▸ Problem requirements: Quote all of the data exactly as given. Skip every picture it contains.

▸ Excerpted data:
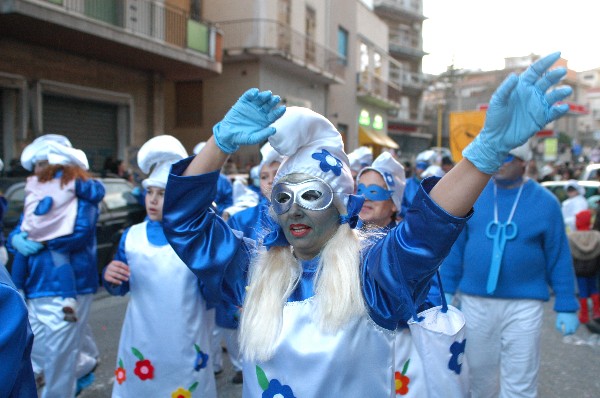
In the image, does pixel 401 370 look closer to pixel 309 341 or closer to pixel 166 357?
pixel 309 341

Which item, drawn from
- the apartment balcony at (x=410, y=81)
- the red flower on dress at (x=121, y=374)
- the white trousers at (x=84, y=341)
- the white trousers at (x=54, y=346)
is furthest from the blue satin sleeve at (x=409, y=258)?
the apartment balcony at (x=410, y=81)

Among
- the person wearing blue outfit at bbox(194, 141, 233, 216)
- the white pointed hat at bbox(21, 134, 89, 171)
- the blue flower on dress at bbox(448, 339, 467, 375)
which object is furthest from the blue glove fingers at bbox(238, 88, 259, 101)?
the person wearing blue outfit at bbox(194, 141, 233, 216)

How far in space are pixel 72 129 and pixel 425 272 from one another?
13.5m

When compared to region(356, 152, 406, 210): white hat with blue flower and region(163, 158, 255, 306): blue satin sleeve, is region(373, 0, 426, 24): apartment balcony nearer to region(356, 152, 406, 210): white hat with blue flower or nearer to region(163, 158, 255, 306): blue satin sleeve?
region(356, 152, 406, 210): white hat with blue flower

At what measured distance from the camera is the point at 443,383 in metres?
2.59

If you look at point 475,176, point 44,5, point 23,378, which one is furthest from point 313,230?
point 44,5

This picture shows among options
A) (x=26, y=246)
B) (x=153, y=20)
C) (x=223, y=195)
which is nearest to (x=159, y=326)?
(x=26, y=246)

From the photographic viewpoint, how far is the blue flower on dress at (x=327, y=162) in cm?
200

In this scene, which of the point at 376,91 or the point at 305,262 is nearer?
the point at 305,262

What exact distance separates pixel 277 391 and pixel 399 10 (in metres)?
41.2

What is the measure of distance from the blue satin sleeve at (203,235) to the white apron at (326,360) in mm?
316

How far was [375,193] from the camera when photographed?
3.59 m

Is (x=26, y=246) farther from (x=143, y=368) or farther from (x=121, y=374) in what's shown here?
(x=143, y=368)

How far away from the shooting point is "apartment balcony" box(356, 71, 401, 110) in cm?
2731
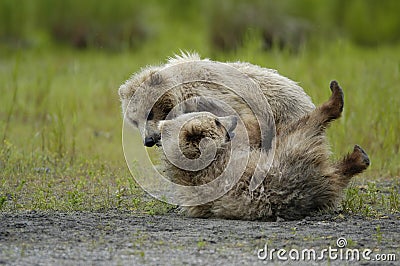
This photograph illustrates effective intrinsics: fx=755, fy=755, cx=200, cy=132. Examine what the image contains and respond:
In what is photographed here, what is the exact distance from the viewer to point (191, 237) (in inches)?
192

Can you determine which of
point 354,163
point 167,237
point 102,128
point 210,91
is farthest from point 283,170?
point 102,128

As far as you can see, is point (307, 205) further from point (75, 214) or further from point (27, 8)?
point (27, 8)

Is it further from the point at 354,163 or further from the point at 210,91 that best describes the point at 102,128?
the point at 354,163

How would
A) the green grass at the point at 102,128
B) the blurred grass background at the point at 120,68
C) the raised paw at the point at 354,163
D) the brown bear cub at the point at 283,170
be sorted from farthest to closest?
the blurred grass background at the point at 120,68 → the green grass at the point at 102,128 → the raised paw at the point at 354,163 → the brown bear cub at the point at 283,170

▸ Finished task:
In the image, does pixel 401 370 look closer to pixel 309 341 or closer to pixel 166 357?
pixel 309 341

Which item, drawn from
- the apartment balcony at (x=410, y=81)
- the red flower on dress at (x=121, y=374)
- the white trousers at (x=84, y=341)
- the white trousers at (x=54, y=346)
is furthest from the blue satin sleeve at (x=409, y=258)?
the apartment balcony at (x=410, y=81)

Among
- the person wearing blue outfit at bbox(194, 141, 233, 216)
- the white pointed hat at bbox(21, 134, 89, 171)
- the blue flower on dress at bbox(448, 339, 467, 375)
which object is furthest from the blue glove fingers at bbox(238, 88, 259, 101)?
the person wearing blue outfit at bbox(194, 141, 233, 216)

How far in space are pixel 72 129 and pixel 425 272 from one another?
13.5m

When compared to region(356, 152, 406, 210): white hat with blue flower and region(163, 158, 255, 306): blue satin sleeve, is region(373, 0, 426, 24): apartment balcony nearer to region(356, 152, 406, 210): white hat with blue flower or nearer to region(163, 158, 255, 306): blue satin sleeve?
region(356, 152, 406, 210): white hat with blue flower

At what measured distance from the camera is the point at 443,383 in metres?
2.59

If you look at point 475,176, point 44,5, point 23,378, which one is furthest from point 313,230?
point 44,5

This picture shows among options
A) (x=26, y=246)
B) (x=153, y=20)
C) (x=223, y=195)
which is nearest to (x=159, y=326)?
(x=26, y=246)

From the photographic viewpoint, how far is the blue flower on dress at (x=327, y=162) in cm?
200

In this scene, which of the point at 376,91 or the point at 305,262 is nearer?
the point at 305,262

What exact distance separates pixel 277 391 and pixel 399 10 (in metres)?
41.2

What is the measure of distance from the blue satin sleeve at (203,235) to the white apron at (326,360) in mm?
316

How far was [375,193] from the camera when photographed?
3.59 m

Is (x=26, y=246) farther from (x=143, y=368) or farther from (x=121, y=374) in what's shown here?
(x=143, y=368)

How far away from the shooting point is "apartment balcony" box(356, 71, 401, 110) in cm?
2731
This photograph illustrates effective intrinsics: fx=755, fy=755, cx=200, cy=132. Examine what the image contains and respond:
In what is photographed here, what is the exact distance from the viewer to point (191, 237) (in inches)?
192

Can you determine which of
point 354,163
point 167,237
point 102,128
point 210,91
is farthest from point 283,170?
point 102,128

As far as you can see, is point (307, 205) further from point (75, 214) or further from point (27, 8)?
point (27, 8)

Is it further from the point at 354,163 or further from the point at 210,91 that best describes the point at 102,128?
the point at 354,163

How would
A) the green grass at the point at 102,128
B) the blurred grass background at the point at 120,68
C) the raised paw at the point at 354,163
D) the brown bear cub at the point at 283,170
be sorted from farthest to closest?
the blurred grass background at the point at 120,68 → the green grass at the point at 102,128 → the raised paw at the point at 354,163 → the brown bear cub at the point at 283,170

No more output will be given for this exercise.